WASHINGTON: The Trump administration has informed Congress that trade between the United States and Pakistan reached an all-time high in 2018, as Washington endorsed Islamabad’s budget re-emphasis on a relationship built on trade, not aid.
Alice G. Wells, Senior State Department Official for South and Central Asian Affairs underlined this change in a written statement to the House Foreign Affairs Subcommittee for Asia, the Pacific and Nonproliferation. On Thursday, the panel began a hearing on the State Department’s 2020 budget requests for the South and Central Asian regions.
Ms Wells informed the lawmakers that in 2018, US-Pakistan bilateral trade reached an all-time high, exceeding $6.6 billion.
US exports to Pakistan rose 4pc to $2.9bn, also an all-time high, and the trade deficit sunk to 2pct, or $782 million. “Trade in agriculture was a particularly bright spot,” she said. US soybean exports went from $0 in 2014 to $689 million in 2018.
She noted that Pakistan was a market of more than 200 million people, including a growing middle class, and that’s why it “provides ample opportunities for US trade and investment to grow further.”
According to the US Trade Representative’s office in Washington, Pakistan is currently America’s 56th largest trading partner during 2018. US exports totalled $2.9bn while imports from Pakistan totalled $3.7bn. The US goods trade deficit with Pakistan was $783 million in 2018.
The top US export categories in 2018 were: miscellaneous grain, seeds, fruits ($694m), cotton ($615m), iron and steel ($225m), machinery ($211m), and optical and medical instruments ($117m).
US exports of agricultural products to Pakistan totalled $1.5bn in 2018, making the country the 19th largest agricultural export market. Leading domestic export categories include: soybeans ($689m), cotton ($615m), tree nuts ($49m), dairy products ($38m), and planting seeds ($37m).
Pakistan was America’s 58th largest supplier of goods imports in 2018.
US total imports of agricultural products from Pakistan totalled $126m in 2018. Leading categories include: rice ($31m), sugars, sweeteners, beverage bases ($30m), spices ($19m), processed fruit & vegetables ($9m), and snack foods ($7m).
The top import categories in 2018 were: miscellaneous textile articles ($1.3bn), knit apparel ($809m), woven apparel ($586m), leather products ($121m), and cotton ($112m). US foreign direct investment (FDI) in Pakistan (stock) was $518m in 2017, a 25.7pc increase from 2016.

- _Problem set_
1 – Answer these from the article on US-Pakistan trade, one line each:
(a) How many people does the text say make up Pakistan's market?
(b) Where did Pakistan rank among America's suppliers of goods imports in 2018?
(c) What was the stock of US foreign direct investment in Pakistan in 2017?
2 – List each of the top US import categories from Pakistan in 2018 named in the article on US-Pakistan trade, with its value.
3 – Reproduce the stretch of the article on US-Pakistan trade from "US total imports" through "increase from 2016.".

- _Supplied material_
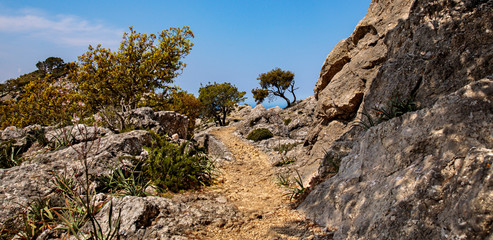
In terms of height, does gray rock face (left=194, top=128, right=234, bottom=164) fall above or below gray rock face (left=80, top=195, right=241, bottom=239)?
above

- _Responses to the tasks_
1 –
(a) More than 200 million
(b) 58th
(c) $518m

2 – Miscellaneous textile articles ($1.3bn), knit apparel ($809m), woven apparel ($586m), leather products ($121m), cotton ($112m)

3 –
US total imports of agricultural products from Pakistan totalled $126m in 2018. Leading categories include: rice ($31m), sugars, sweeteners, beverage bases ($30m), spices ($19m), processed fruit & vegetables ($9m), and snack foods ($7m).
The top import categories in 2018 were: miscellaneous textile articles ($1.3bn), knit apparel ($809m), woven apparel ($586m), leather products ($121m), and cotton ($112m). US foreign direct investment (FDI) in Pakistan (stock) was $518m in 2017, a 25.7pc increase from 2016.